Another problem with existing in ovo injection machines is that the pump mechanisms for delivering the substances may produce excessive sheer and compressive forces on the substance. In the case of Marek's disease vaccine, which is commonly presented as a whole-cell suspension, these forces can rupture the cells and thereby render the vaccine virus inside the cells much less effective.
Another consideration in egg injection is that it must be done in as clean an environment as is possible so that there is reduced probability of bacteria or mold entering the egg during or after puncture. Since the same needle is used repetitively, there exists the possibility of cross-contamination.

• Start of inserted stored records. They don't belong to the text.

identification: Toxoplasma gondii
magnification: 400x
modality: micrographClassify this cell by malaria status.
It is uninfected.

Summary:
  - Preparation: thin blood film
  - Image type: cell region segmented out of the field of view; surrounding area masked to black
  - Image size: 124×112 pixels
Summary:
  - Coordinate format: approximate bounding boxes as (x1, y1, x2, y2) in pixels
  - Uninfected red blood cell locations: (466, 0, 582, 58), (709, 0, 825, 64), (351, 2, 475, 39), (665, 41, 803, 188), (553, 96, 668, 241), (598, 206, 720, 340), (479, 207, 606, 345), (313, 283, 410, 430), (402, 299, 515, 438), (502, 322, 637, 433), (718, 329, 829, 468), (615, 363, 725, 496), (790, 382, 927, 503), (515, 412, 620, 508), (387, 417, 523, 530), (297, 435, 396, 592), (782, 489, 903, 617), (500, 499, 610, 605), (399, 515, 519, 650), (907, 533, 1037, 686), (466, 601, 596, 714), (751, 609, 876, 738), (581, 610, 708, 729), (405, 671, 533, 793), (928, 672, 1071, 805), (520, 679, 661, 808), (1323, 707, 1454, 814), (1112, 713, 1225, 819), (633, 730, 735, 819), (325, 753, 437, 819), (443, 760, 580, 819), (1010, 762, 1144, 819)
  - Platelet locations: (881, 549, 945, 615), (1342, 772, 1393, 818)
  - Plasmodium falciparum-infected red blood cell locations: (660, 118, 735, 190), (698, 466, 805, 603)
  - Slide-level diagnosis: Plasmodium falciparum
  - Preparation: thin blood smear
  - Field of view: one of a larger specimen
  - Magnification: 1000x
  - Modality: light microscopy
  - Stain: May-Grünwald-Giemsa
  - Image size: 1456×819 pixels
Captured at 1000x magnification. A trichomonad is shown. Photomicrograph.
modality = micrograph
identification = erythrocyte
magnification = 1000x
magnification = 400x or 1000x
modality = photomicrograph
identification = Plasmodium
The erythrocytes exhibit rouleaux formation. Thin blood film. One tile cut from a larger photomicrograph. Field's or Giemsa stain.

Accordingly, the needle must be sanitized periodically. The magnitude of this problem is exacerbated in the automated apparatus where the same needle is used to inject hundreds of eggs.
For the foregoing reasons there is a need for an automated egg injection apparatus and method which is less labor-intensive than known systems. The apparatus should handle a high volume of eggs with a high level of precision with respect to both the location and quantity delivered. Ideally, the injection needle should be capable of functioning as both the penetrating and fluid delivery means. Fluid delivery should be gentle and precise so as not to damage live vaccine cells. The overall operation should be sanitary so as to minimize, if not eliminate, cross-contamination. The machine design should facilitate both manufacture and operation, thus reducing manufacturing and operating costs as compared to known devices and methods.